> [Belge]
========

Allah-u Teâlâ Kur’an-ı kerim’inde Resul-i Ekrem -sallallahu aleyhi ve sellem-ine saygısızlıkta ve hürmetsizlikte bulunan kimseyi aşağıların aşağısına indireceğini, rezil ve rüsvay ereceğini haber vermektedir:
“Allah’a, Peygamber’ine muhalefette bulunanlar, kendilerinden öncekilerin alçaltıldığı gibi alçaltılacaklardır.” (Mücâdele: 5)
Kendilerinden önce Allah’a ve Peygamber’lere muhalefet ettikleri için zillete düşürülüp alçaltılan kâfir ve münâfıkların yardımsız bırakıldıkları gibi, Muhammed Aleyhisselâm’a muhalefet edenler de yardımsız bırakılıp alçaltılacaklardır.
“Halbuki biz apaçık âyetler indirmişizdir.” (Mücâdele: 5)
Bu “Âyetler”, Resulullah Aleyhisselâm’ın doğruluğuna delâlet ettiği gibi, doğru yolu göstermekte, Allah-u Teâlâ’ya ve Resulullah Aleyhisselâm’a karşı gelmenin acı sonucunu açıklamaktadır.
“Kâfirler için alçaltıcı bir azap vardır.” (Mücâdele: 5)
O alçalma ne kötü bir şeydir ki cehennemde azapları hiç de hafifletilmeyecektir. Kimisi yılan gibi sürüne sürüne, kimisi zincirlere vurulup bağlanarak, kimisi çeşit çeşit azaplarla azap göreceklerdir.
Nitekim diğer Âyet-i kerime’lerde şöyle buyurulmaktadır:
“Onlar bilmezler ki, kim Allah ve Resul’üne karşı koyarsa, onun için içinde ebedî kalacağı cehennem ateşi vardır.
Bu ise büyük bir rezilliktir.” (Tevbe: 63)
Cehennemde kendileri için ne bir umut ışığı vardır ne de azaplarında bir gevşeme ve hafifleme bahis mevzuudur.
“Kim Allah’a ve Peygamber’ine karşı koyarsa, bilsin ki Allah’ın cezâsı çok şiddetlidir.” (Enfâl: 13)
Bu korkunç azap, onların Allah ve Resul’ünün emirlerine muhalefet ve isyan etmeleri sebebiyle başlarına gelmektedir.
“Kim Allah’a ve Peygamber’ine isyan ederse, ona içinde sonsuz ve temelli kalacakları cehennem ateşi vardır.” (Cin: 23)

========

> [Kaydedilen veriler]

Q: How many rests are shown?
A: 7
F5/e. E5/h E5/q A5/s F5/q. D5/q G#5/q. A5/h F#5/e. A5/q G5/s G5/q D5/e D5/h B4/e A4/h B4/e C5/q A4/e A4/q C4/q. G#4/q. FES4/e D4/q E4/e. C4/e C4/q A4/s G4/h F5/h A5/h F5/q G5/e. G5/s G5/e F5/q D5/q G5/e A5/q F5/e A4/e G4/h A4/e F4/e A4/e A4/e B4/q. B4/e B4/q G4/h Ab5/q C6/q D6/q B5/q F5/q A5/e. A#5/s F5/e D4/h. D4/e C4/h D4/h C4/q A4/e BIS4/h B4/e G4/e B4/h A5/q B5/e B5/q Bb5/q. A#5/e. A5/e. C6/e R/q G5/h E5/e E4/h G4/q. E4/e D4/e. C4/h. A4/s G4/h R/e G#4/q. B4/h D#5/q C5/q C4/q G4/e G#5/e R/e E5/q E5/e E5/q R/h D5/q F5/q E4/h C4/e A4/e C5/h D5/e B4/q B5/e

========

> [Alıştırma yönergesi]
Peygamber'e muhalefet edenlerin akıbetini anlatan metni, gösterilen son cümlenin ardından sürdürün.

> [Sonuç aşağıda]
Resulullah Aleyhisselâm’a düşmanlık eden Rabb’ine düşmanlık etmiş, onu seven ve itaat eden de Rabb’ini sevmiş ve itaat etmiş olur. Bundan dolayı da Resulullah Aleyhisselâm’a isyan etmenin Allah-u Teâlâ’ya isyan etmek demek olduğu anlaşılmış oluyor.
Allah-u Teâlâ emr-i ilâhî’ye muhalefet edenlerin sonsuz rüsvaylıklarının zamanını beyan etmek üzere şöyle buyurmaktadır:
“O gün Allah onların hepsini huzurunda topladığı gün, yaptıklarını kendilerine haber verecektir.” (Mücâdele: 6)
Öyle bir gün ki, Âdem Aleyhisselâm’dan itibaren kıyamet kopuncaya kadar gelmiş geçmiş bütün insanlar ilâhî huzurda toplanacaklar ve Allah-u Teâlâ inkârcıları rezil ve rüsvay edecek, kendilerini mahçubiyet içinde bırakacaktır. Hatta öyle ki, onlar herkesin gözü önünde rezil olmaktansa, bir an önce cehenneme götürülmeyi bile temenni edeceklerdir.
“Allah onları bir bir saymıştır.” (Mücâdele: 6)
Kişilerin yaptığı bütün işler; saat ve dakikası, mekânı ve en ince teferruatı ile birlikte bir bir kayda geçmiş, hiç birini gözden kaçırmamıştır. Çünkü O’na hiçbir şey gizli değildir.
“Onlar ise unutmuşlardır.” (Mücâdele: 6)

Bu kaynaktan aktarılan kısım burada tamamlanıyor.